Barbian sets the jar back into the drawer.
"But wait," says Steven Solomon, the museum's spokesman, in his best parody of a late-night TV ad huckster, " there's more!"
Barbian picks up a gnarly piece of bone. "This is the vertebrae of John Wilkes Booth," she says. "When he was shot and died, he was autopsied, and they took this as a sample of a gunshot wound to the cervical vertebrae and his story was written up in medical journals."
Booth's backbone has a little glass rod sticking through it at a jaunty angle.
"It shows the trajectory -- the path of the bullet," Barbian explains. "The spinal cord runs right through here, so it clearly bisected the spinal cord.
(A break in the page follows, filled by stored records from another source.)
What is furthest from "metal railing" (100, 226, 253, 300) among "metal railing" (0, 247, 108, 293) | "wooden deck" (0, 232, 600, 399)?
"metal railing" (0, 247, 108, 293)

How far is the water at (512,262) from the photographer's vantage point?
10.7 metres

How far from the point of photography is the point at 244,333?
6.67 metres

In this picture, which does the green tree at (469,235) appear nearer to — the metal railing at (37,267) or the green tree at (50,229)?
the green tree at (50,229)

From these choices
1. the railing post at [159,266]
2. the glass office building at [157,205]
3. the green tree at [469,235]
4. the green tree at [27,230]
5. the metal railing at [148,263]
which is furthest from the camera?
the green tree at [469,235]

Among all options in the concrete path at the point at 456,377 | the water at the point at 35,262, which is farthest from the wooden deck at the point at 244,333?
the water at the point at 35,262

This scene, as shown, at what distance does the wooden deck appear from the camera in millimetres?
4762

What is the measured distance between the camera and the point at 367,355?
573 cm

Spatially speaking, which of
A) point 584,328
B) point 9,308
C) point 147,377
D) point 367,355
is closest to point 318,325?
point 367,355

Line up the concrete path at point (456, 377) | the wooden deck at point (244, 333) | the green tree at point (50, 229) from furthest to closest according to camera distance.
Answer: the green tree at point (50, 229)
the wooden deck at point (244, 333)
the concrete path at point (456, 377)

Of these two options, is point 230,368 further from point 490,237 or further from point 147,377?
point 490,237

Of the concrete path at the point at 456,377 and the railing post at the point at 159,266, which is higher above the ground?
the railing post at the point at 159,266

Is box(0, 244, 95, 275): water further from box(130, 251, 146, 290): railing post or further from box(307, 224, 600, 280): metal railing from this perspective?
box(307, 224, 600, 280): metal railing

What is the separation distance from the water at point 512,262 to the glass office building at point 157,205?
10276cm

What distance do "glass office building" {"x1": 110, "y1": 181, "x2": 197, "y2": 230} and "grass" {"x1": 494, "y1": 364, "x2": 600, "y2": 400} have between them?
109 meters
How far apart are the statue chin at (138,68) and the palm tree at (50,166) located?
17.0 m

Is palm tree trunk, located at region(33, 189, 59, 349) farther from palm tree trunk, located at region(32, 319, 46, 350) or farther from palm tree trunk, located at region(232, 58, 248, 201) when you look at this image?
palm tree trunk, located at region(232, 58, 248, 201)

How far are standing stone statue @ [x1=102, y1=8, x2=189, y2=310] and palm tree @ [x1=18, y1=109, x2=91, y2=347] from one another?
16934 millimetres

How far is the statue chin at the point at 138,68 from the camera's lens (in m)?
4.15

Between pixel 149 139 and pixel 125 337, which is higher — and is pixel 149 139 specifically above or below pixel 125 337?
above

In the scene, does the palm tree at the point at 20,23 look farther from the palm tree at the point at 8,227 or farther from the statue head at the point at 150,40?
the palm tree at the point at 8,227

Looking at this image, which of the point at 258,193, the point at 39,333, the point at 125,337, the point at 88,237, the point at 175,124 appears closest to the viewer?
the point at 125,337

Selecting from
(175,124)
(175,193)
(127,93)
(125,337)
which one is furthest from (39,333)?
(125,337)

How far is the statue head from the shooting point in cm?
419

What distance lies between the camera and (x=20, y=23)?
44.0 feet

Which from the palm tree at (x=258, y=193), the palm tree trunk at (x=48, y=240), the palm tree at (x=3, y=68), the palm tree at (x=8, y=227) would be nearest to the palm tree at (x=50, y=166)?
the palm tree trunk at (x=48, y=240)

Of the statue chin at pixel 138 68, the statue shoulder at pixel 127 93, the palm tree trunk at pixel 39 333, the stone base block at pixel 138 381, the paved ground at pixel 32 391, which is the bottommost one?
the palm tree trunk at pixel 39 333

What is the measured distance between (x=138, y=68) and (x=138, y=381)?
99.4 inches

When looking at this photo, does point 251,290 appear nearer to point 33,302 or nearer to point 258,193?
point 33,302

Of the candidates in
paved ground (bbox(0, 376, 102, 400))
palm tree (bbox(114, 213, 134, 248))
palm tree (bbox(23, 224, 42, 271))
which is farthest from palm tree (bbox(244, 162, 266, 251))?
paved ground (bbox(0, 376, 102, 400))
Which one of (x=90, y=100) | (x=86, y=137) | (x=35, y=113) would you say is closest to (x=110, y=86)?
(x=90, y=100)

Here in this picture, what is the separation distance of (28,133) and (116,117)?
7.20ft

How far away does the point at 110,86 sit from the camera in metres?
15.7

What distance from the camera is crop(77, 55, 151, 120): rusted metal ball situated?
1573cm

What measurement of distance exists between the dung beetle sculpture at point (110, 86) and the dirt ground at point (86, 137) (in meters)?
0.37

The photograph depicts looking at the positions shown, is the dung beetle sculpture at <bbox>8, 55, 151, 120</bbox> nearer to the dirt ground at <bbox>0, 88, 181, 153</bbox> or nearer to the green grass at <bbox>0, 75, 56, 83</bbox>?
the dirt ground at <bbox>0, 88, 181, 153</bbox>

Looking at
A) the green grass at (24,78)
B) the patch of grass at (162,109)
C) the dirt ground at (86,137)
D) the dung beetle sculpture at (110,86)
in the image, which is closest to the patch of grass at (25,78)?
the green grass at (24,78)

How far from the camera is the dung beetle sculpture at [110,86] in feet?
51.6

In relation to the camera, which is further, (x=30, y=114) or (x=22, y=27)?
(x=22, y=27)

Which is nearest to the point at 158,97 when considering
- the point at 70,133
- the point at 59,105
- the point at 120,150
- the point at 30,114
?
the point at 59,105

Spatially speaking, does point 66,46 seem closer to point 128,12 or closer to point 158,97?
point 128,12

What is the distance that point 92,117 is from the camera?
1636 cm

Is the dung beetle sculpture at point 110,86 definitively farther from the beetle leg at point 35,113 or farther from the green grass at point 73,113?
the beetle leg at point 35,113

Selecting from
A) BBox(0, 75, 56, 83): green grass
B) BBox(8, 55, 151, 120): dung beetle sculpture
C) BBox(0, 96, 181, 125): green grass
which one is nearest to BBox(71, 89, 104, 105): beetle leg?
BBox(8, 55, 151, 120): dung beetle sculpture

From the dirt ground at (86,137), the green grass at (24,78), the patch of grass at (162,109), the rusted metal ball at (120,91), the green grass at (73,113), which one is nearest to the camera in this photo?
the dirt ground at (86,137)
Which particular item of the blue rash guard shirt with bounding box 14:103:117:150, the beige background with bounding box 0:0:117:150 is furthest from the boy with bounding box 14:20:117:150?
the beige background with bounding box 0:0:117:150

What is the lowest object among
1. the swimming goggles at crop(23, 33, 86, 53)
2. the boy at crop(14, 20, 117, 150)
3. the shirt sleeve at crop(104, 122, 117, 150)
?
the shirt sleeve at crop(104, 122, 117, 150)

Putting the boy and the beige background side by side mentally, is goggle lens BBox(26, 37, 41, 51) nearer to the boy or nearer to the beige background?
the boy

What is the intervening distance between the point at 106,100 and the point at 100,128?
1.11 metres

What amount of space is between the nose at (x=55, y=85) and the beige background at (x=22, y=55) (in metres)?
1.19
And if you don't believe me, we have the spinal cord, too."
She picks up a yellowing chunk of plastic containing a forlorn gray string of the infamous assassin's spinal cord. On the back of the plastic is the screw that held the specimen to a wall back in the days when it was still exhibited in the museum.
"This used to be displayed next to the Lincoln skull fragments," she says, "and the decision was made that it wasn't appropriate, and Booth was put into storage."
She lays the spinal cord and the vertebrae back into the drawer, a few inches from Ike's gallstones.
"But wait," says Solomon, " there's more!"